> **任务 1**: 用两句话概括下文中朋友车祸后就医经过的文字。
> **任务 2**: 请接续下文中朋友车祸后就医经过的文字,从最后一句之后往下写。

一位在外地工作的朋友,近日回乡探亲,向我讲述了他上半年的遭遇。
三月的某一天晚上,散步的友人被一辆疾驰而的小轿车撞了,立即被车主人送往当地最好的医院。到医院毫无例外地进行彻头彻尾地检查,医生诊断,只是下巴骨(医学上也许不这么说)断了,其它无大碍。
然后就对症下药,先在下巴处动了一刀,用钢丝将牙齿全都固定了,在下巴骨上打上了钢钉。真是不幸,打钢钉的时候,钢钉又断了。友人像刀板上的一块肉,任医生切割,到底折腾了多长时间,昏迷中的友人也说不清。
接下来就是打点滴。
两天下来,友人头昏的症状有所缓解,但腹部胀人。友人的家属将这个情况反映给医生,医生用一根长针穿入患者的腹部,发现有血水,但不知血从何出。于是,决定剖腹探查,一刀从胸口一直划到肚脐,用友人的话说是在肚子上拉开了一条拉链。翻箱倒柜似地找遍了五脏六腑,才发现是脾破了。接着干什么就很清楚,自然是切脾。
虽然又挨了一刀,但友人包括其亲属心里踏实了,毕竟找到了病困,消除隐患,否则后患无穷。
接下来又是打点滴。

> **已存条目**:
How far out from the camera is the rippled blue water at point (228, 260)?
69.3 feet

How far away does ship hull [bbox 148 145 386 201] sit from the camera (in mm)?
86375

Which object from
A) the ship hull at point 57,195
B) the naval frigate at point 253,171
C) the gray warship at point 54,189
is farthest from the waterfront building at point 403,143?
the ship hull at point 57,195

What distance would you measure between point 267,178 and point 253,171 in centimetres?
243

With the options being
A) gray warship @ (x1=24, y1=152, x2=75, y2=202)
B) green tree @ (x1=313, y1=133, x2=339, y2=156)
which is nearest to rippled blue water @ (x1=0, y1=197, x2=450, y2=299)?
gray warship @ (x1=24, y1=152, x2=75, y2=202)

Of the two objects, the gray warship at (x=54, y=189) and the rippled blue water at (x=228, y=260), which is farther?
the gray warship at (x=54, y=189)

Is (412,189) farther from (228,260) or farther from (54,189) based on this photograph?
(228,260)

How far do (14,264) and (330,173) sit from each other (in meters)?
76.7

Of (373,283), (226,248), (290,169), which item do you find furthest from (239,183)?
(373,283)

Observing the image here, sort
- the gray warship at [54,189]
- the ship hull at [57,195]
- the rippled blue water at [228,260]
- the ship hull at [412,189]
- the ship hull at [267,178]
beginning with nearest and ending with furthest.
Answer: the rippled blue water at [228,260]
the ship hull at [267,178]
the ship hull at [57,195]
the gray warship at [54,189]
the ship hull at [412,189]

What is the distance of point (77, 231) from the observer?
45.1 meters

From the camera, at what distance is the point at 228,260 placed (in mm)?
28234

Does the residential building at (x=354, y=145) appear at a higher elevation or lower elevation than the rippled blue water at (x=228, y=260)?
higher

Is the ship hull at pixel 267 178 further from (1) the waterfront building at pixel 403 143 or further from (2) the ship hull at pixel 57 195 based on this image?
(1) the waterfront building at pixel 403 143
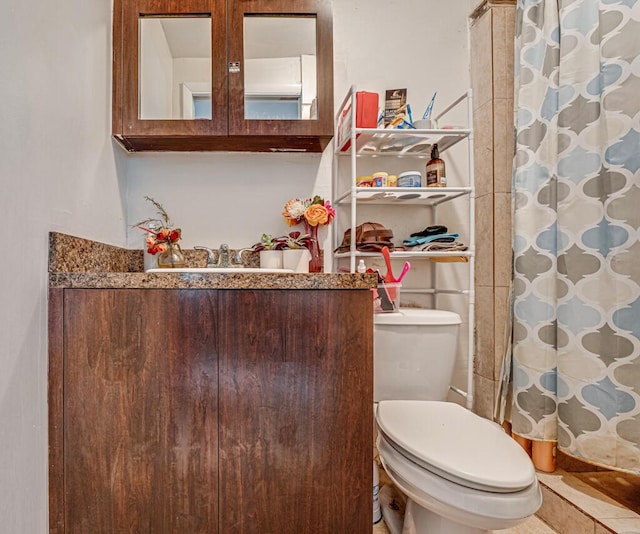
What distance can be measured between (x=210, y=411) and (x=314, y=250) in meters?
0.77

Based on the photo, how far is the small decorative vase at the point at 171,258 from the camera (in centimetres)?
144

> **你的回答 1**: 一位在外地工作的朋友三月某晚散步时被一辆小轿车撞了,车主把他送往当地最好的医院,诊断为下巴骨断裂,医生用钢丝固定牙齿并在下巴骨上打钢钉,打钉时钢钉又断了。之后打点滴两天,他腹部发胀,医生用长针穿刺发现有血水,剖腹探查后发现脾破了,于是切脾,接着又打点滴。

> **你的回答 2**:
几天水挂下来,友人感到视线模糊,头昏脑胀。友人将症状告诉前来送饭的姐姐。姐姐做过农村医生,她本能地看了看医生的用药。姐姐一看,傻眼了,给弟弟挂的是葡萄糖。
姐姐找来护士询问,“我弟弟血糖很高,这是验血的时候,就已经写在病历上,怎么给他挂葡萄糖呢?”护士颇有些不屑地回答,“我按照医生的处方办事。”
姐姐又找医生理论。医生轻描淡写地说,我是让护士在葡萄糖水里加胰岛素,她们可能忘了。
后来改挂生理盐水,连续注射胰岛素一星期,当然是患者埋单。
按说,友人在医院挂挂水换换药,可以出院了。可是,偏偏怪了。一个月治下来,友人的下巴手术处隆起了一个疱。
医生一检查说,手术处长了一个脓疱。友人想不明白,整整一个月,天天挂抗生素,怎么还会感染长出脓疱呢?
地区医生说,我们不好说,也不敢治,你最好到省医院去。
友人又拖着病体、捧着下巴,辗转到了省医院。
省医院的医生一检查,只是说好笑,没有说更多的话。然后就施治。只挂了六天水,就不再挂了,友人不放心。医生耐心地解释,能不挂水就不要挂水,西方对挂水是很慎重的,不如国人,一个感冒也要挂上几天水,抗生素更不能多用。到半个月就催着出院了。
友人说,省城医院里的医生护士那个服务态度,那么细致入微,真让人佩服,真让心里舒服,多花些钱也是值得的。
就这样一个车祸,走了三家医院,花费了十万元,友人被折磨得死去活来,家属被搅得丧魂失魄。
友人最后从自己患病经历里得出一个结论:肚脐向上千万不能在小医院(其实友人开始就治的医院还是个什么甲字号医院)看。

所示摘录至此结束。